+++ Records provided

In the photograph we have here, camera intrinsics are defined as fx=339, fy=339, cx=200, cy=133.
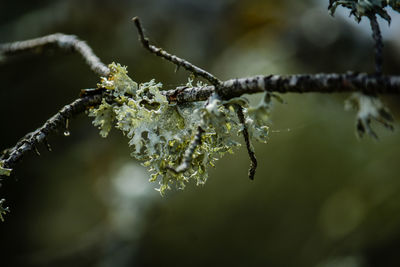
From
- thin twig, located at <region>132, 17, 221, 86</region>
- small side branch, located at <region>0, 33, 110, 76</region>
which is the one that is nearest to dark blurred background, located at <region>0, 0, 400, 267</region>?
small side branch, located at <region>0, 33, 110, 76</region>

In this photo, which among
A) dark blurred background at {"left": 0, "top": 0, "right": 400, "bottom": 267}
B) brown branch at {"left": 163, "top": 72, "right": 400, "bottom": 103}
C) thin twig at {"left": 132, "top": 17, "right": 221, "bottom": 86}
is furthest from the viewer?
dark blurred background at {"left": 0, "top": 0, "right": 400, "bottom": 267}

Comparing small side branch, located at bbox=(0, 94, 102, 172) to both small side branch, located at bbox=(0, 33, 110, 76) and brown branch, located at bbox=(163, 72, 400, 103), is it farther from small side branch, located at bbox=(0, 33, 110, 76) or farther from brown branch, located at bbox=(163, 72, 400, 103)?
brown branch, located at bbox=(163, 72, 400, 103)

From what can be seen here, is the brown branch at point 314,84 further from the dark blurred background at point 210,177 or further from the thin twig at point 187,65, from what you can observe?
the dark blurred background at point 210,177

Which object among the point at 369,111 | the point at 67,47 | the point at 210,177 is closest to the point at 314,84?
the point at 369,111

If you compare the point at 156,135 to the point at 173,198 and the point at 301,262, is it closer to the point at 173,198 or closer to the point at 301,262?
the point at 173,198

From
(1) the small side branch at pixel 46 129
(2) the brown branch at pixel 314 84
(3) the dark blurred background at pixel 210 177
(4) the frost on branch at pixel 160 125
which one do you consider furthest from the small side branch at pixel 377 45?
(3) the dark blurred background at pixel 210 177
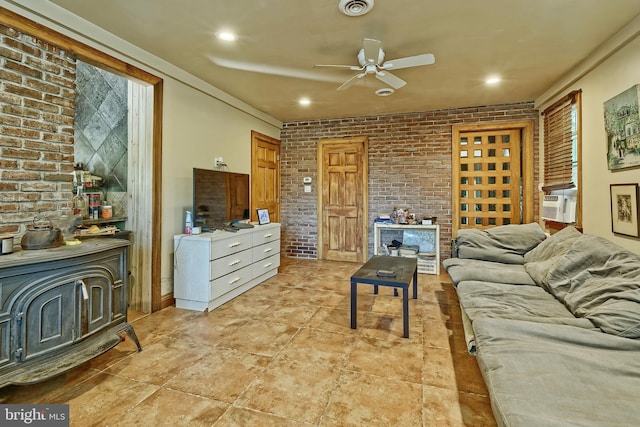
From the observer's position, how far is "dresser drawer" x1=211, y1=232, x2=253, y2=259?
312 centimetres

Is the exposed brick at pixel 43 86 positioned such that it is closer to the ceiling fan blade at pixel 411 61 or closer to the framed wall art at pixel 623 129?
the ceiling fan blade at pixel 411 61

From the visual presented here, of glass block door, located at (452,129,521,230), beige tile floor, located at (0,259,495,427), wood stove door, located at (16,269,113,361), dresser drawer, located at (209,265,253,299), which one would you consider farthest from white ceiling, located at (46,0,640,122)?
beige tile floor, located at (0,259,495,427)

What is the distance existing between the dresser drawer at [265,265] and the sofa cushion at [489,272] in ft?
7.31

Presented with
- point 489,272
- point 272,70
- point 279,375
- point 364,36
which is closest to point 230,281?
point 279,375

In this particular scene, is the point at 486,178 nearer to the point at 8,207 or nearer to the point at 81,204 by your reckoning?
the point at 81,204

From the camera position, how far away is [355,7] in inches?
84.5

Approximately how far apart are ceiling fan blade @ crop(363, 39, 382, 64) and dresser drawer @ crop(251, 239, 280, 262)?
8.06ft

++++++

Problem description.
Rewrite all the data above, swapping "glass block door" for "frosted shower door" and keeping everything else the same. Leave the pictures out.

The answer.
In the photograph we have here, camera intrinsics are defined as fx=339, fy=339, cx=200, cy=133.
From
- thin twig, located at <region>132, 17, 221, 86</region>
- small side branch, located at <region>0, 33, 110, 76</region>
which is the one that is nearest to dark blurred background, located at <region>0, 0, 400, 267</region>?
small side branch, located at <region>0, 33, 110, 76</region>

In this photo, which among
A) dark blurred background at {"left": 0, "top": 0, "right": 400, "bottom": 267}
B) brown branch at {"left": 163, "top": 72, "right": 400, "bottom": 103}
C) thin twig at {"left": 132, "top": 17, "right": 221, "bottom": 86}
is furthest from the viewer?
dark blurred background at {"left": 0, "top": 0, "right": 400, "bottom": 267}

Comparing small side branch, located at bbox=(0, 94, 102, 172) to both small side branch, located at bbox=(0, 33, 110, 76) and brown branch, located at bbox=(163, 72, 400, 103), is it farther from small side branch, located at bbox=(0, 33, 110, 76) or farther from brown branch, located at bbox=(163, 72, 400, 103)?
brown branch, located at bbox=(163, 72, 400, 103)

From what can be seen here, is the brown branch at point 314,84 further from the dark blurred background at point 210,177 or further from the thin twig at point 187,65, from what you can observe?
the dark blurred background at point 210,177

Which object among the point at 369,111 | the point at 67,47 | the point at 210,177 is closest to the point at 314,84?
the point at 369,111

If you compare the point at 156,135 to the point at 173,198 and the point at 301,262, is it closer to the point at 173,198 or closer to the point at 301,262?
the point at 173,198

From
(1) the small side branch at pixel 46 129
(2) the brown branch at pixel 314 84
(3) the dark blurred background at pixel 210 177
(4) the frost on branch at pixel 160 125
which one do you consider furthest from the small side branch at pixel 377 45?
(3) the dark blurred background at pixel 210 177
From the observer's position, how far is "dresser drawer" x1=211, y1=232, x2=253, y2=259?
312 centimetres

Is the exposed brick at pixel 43 86 positioned such that it is closer to the ceiling fan blade at pixel 411 61 or closer to the framed wall art at pixel 623 129?
the ceiling fan blade at pixel 411 61

From the visual presented here, of frosted shower door, located at (452,129,521,230), beige tile floor, located at (0,259,495,427), wood stove door, located at (16,269,113,361), dresser drawer, located at (209,265,253,299), which one would you consider farthest from white ceiling, located at (46,0,640,122)?
beige tile floor, located at (0,259,495,427)

What is the distance existing between the dresser drawer at [265,265] and the sofa cushion at [489,272] in ft?
7.31

Presented with
- point 489,272
- point 272,70
- point 279,375
- point 364,36
which is closest to point 230,281?
point 279,375

In this particular scene, is the point at 486,178 nearer to the point at 8,207 or nearer to the point at 81,204 by your reckoning?
the point at 81,204

From the camera position, how far away is [355,7] in inches?
84.5

Approximately how far apart are ceiling fan blade @ crop(363, 39, 382, 64) and dresser drawer @ crop(251, 239, 280, 262)?
8.06ft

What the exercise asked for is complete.